—Eh… está bien —aceptó Juan, desconcertado, aunque no se atrevió a objetar. Si hasta Alejandro obedecía a Luciana, ¿qué podía hacer él?
Cuando aparcaron, Luciana cerró los ojos un instante y luego anunció:
—Suéltame, necesito bajar un segundo.
Alejandro se lo tomó a mal, aferrándose a ella como un pulpo, hundiendo el rostro en su cuello.
—Me siento fatal…
Luciana se llevó una mano a la frente, sintiendo un dolor de cabeza inminente. Notaba que la palidez de Alejandro había aumentado y hasta sudaba frío. Era obvio que no fingía.

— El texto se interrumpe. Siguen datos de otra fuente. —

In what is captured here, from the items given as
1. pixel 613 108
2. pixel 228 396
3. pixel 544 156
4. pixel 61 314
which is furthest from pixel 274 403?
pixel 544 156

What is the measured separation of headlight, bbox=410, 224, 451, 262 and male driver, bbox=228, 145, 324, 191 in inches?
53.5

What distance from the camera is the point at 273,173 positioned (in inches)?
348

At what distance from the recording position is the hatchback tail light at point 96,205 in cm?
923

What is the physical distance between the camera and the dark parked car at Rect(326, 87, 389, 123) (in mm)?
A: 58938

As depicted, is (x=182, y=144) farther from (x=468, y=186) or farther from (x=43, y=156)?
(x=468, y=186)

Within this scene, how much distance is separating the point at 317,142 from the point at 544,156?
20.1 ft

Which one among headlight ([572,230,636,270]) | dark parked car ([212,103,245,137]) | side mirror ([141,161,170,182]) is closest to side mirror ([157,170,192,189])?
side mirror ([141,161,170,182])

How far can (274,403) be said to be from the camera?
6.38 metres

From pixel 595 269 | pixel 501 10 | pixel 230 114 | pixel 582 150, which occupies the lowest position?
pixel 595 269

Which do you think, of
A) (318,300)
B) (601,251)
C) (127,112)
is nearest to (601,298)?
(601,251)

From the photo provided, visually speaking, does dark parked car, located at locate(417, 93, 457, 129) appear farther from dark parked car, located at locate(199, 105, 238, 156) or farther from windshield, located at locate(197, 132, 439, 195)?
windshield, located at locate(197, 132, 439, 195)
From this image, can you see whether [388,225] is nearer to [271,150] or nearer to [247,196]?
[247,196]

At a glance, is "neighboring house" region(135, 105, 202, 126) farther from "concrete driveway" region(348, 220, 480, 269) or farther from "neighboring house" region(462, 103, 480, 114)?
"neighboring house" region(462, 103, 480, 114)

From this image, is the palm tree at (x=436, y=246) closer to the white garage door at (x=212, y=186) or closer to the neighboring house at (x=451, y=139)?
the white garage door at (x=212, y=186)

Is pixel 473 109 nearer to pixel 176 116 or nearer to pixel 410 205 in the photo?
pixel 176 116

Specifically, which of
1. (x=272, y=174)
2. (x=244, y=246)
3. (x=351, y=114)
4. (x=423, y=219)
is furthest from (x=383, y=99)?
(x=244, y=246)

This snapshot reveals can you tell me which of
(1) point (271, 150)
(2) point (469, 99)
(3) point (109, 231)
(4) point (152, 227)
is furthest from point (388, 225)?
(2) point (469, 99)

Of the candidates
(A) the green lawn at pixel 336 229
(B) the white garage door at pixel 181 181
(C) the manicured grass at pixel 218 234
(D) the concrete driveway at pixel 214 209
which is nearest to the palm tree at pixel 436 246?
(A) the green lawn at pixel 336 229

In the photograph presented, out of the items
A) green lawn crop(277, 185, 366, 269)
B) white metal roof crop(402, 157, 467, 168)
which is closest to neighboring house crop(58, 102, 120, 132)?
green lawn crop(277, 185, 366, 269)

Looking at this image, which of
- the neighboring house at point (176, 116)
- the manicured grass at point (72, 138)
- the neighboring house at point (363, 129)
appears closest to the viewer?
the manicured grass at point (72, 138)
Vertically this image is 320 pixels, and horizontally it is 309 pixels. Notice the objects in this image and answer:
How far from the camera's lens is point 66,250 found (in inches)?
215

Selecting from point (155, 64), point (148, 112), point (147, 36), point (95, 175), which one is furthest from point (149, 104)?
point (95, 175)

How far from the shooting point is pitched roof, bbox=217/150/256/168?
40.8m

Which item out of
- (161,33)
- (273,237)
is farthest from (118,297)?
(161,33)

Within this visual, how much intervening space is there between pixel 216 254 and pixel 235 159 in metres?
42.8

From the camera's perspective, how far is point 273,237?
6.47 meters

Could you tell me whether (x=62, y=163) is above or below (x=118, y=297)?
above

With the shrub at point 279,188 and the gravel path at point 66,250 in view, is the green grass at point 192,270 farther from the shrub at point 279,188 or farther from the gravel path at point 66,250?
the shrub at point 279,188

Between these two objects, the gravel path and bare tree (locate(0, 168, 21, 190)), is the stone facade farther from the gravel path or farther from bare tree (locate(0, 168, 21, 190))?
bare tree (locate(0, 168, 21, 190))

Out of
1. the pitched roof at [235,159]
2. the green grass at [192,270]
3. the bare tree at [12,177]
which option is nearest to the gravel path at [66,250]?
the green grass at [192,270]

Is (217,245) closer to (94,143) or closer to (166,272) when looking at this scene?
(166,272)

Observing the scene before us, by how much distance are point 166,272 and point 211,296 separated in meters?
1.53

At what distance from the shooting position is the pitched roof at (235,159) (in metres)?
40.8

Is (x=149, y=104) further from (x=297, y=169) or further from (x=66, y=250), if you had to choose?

—No voy a marcharme —le dijo con firmeza—. Solo quiero comprarte algo para el dolor y vuelvo enseguida.
—Que vaya Juan —protestó Alejandro.
—No serviría de nada —respondió Luciana, negando con la cabeza—. Él no sabe exactamente qué medicamento necesito.
Después de darle un vistazo para evaluar su estado, se dispuso a preguntarle:
—A ver, describe tu molestia. ¿Te duele con el estómago vacío o cuando ya has comido? ¿Es una punzada o una sensación de ardor?